Perhaps what made this RRP a bit more cheeky was that neither the Blu-Ray nor DVD contained in the package have ANY 'Extras'. This is no coincidence. It is 2010, and when one pays twenty-five pounds for a Film, they expect just a tad more than Scene Selection and Language Selection. The truth of the matter is that its a rather spiffing (yet highly inappropriate) marketing campaign that means Cameron and his 20th Century Fox buddies have a chance to re-release this Film in a, are you ready... 4-Disc Edition, with more Extras than you live to see. Now that they've gained a delicious profit from the opening day(s) of release, they also have a viable excuse for a re-release that many will buy in to. He's a generous guy, Jim though...
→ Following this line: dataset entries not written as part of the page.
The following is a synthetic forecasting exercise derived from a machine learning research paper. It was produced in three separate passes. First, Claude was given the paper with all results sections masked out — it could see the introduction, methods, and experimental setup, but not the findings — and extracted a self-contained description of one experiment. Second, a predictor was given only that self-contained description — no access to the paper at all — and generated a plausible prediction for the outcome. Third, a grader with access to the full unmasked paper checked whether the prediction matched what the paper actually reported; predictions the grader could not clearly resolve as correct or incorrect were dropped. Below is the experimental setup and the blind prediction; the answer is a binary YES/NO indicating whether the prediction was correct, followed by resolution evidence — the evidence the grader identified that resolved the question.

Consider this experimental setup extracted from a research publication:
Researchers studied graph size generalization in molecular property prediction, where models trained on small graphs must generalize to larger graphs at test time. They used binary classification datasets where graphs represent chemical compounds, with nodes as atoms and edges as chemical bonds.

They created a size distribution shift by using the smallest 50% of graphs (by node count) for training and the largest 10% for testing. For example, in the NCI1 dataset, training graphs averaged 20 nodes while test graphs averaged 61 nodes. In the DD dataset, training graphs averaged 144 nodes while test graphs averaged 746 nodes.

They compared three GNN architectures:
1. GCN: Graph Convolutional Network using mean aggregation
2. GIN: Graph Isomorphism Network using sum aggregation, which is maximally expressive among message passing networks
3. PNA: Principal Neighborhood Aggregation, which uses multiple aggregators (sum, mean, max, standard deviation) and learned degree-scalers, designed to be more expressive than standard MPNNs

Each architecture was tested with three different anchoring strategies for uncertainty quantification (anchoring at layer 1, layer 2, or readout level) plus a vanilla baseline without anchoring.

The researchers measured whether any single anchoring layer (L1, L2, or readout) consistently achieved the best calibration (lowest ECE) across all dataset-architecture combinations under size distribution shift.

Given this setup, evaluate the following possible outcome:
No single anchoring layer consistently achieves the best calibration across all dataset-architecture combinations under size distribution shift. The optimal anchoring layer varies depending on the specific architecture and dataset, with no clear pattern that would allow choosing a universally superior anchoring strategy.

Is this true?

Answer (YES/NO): YES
Even if you weren't impressed with 3D like I was, the real bonus feature to come of out this production was the number of digital enhancements discovered through film-making, and the technologies that are, by any standard, simply ground-breaking and should be recognised regardless whether you like the film or not. The mix down to a 2D Blu-Ray as I saw however, surprisingly improved my experience by a vast margin.
But 'Avatar' itself is all about depth and visual quality. This is typical of Cameron - he is a highly stylised director, and 'Avatar' is his most lush production to date. We have a plot that concerns the welfare of two colonies; the Humans and the Navvi. Whereas the planet of Pandora, inhabited by these 'Navvi' is balanced by nature to continue to providing for itself and connected to the people, we see a human race (that would appear as though is entirely American, seeing as they're the only humans capable of saving the planet) that has guzzled its resources and is willing to invade Pandora in order to get the minerals it needs. But rather than simply making a compromise, our flat-topped, slack-jawed Colonel thinks its better, and possibly more exciting for the viewers if they simply take what they need and blow things apart at the same time.
Normally, these instances call for Bruce Willis (I refer to Armageddon), but a source tells me he no longer exists after destroying 'that' meteor.
Although the fundamental storyline for 'Avatar' is, undeniably simple, there are various themes that I believe a second viewing began to put into perspective, possibly with the help of non-dizzying 2D. Our main character Jake, who is assigned the task of infiltrating Pandora in order to gain information of its landscape (to prepare for a future attack), is probably the most interesting product of the film. In his human form, he is paralysed from his waist down, but is all to surprised to find that when being transferred into the body of his own Navvi (in a contraption resembling a future sun-bed, only with a "blue' tan), he has regained a large part of his life. An emotional scene following his first introduction into the body see's him running effortlessly outside, desperate to lead a new life.
The problem from the Colonels point of view is that Jake, inevitably, 'will' find a new life. And that exists in Pandora - a truly seductive world that has obviously been scooped straight out of Camerons wonderful head.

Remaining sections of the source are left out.